Local government officials are also being judged by Beijing on their success in suppressing Covid-19. This prompts them to perform repeated rounds of mass testing, during which all movement is prevented, as well as setting up barrier upon barrier when truckers or travelers attempt to enter a city.
“The whole political system can be economically efficient when local competition aims to achieve GDP growth, but it can be equally harmful to the national economy when local governments try to minimize the number of coronavirus cases in s ‘insulation’, notes Nomura. The cost could be particularly high in the face of a wave of Omicron, given its surprising contagion, which means that previous measures may be more expensive and less effective to implement.
“The latest outbreak affected almost every economically significant part of China,” Nomura says, with 373 million people in 45 Chinese cities under some form of lockdown, affecting $7.2 trillion or 40.3% of GDP.
Another area where China’s numbers are questioned is in its reports on the extent of its Covid outbreak. On Monday, authorities recorded three Covid deaths, all in Shanghai, all of people over 80 with underlying illnesses. But these are the first deaths recorded in a month, and only nine have been reported in the past two years – barely believable simply by the law of averages when you consider there have been 616,358 Covid cases over the past last month, at least according to Johns Hopkins.
Figures from Johns Hopkins also give a much higher death toll, of 3,740 in the past month and 13,777 during the pandemic, out of a total of 1.8 million Covid cases in China. The death toll would still be low by the standards of many Western countries. But it’s hard to believe that official figures from the Chinese Center for Disease Control and Prevention show virtually no deaths for 2021, and only five in the current outbreak in Shanghai.
China has chastised Hong Kong officials for regularly reporting death tolls, which it said could cause public concern. Again, that could be correct… we can see from the reaction in the form of lockdowns and heightened rhetoric from Beijing that the outbreak is already severe and threatening to overburden the healthcare system.
Equities partly explain the concern.
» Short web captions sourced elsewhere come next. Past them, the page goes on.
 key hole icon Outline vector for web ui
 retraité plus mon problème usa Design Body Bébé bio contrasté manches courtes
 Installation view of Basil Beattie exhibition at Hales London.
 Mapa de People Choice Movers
The CSI 300 of China’s largest quotes has fallen 0.5% today and 15.3% so far this year. But China’s outsized impact on global growth and its potential recession is not yet reflected in foreign stocks. Markets seem more concerned about the price of oil and the war in Ukraine.
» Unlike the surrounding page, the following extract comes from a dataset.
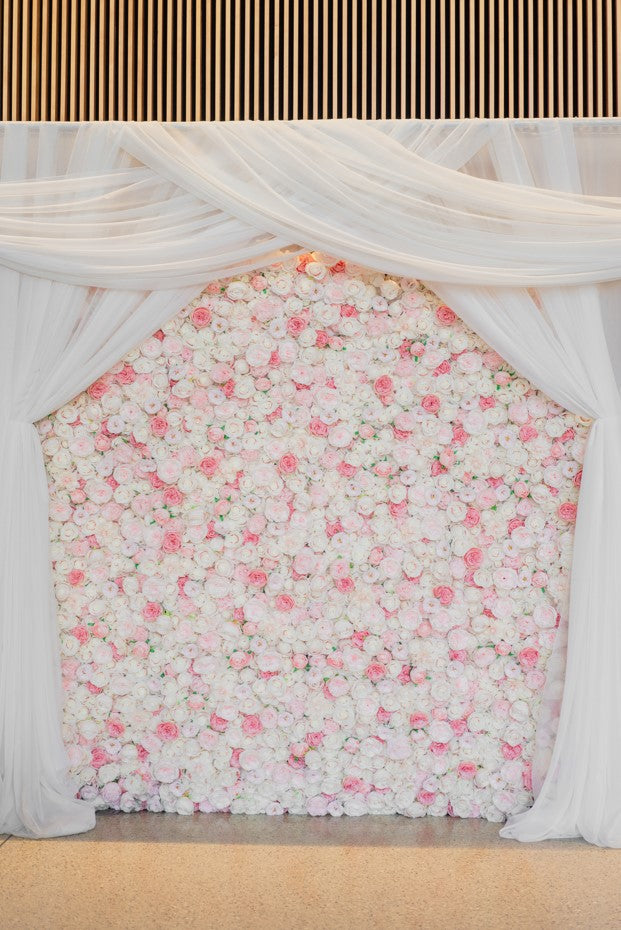 Flower Wall - Blush & White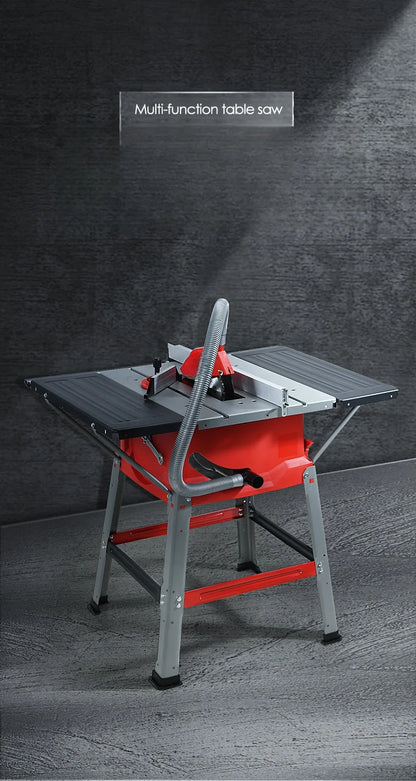 TEBAK Woodworking Precision Push Saw Dust-free Table Saw Open Board Mini Electric Wood Cutting Saw Machine Table Saw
With China’s ports clogged, tankers stuck along the coast, workers stranded and increasingly urged to move into their factories, sleeping there to live and work inside a Covid ‘bubble’, much worse is likely to come from the Chinese economy in the next quarter. It will take delving into unofficial data and Covid figures to determine just how bad this really is getting, and time to see how far the consequences of China’s shutdown go.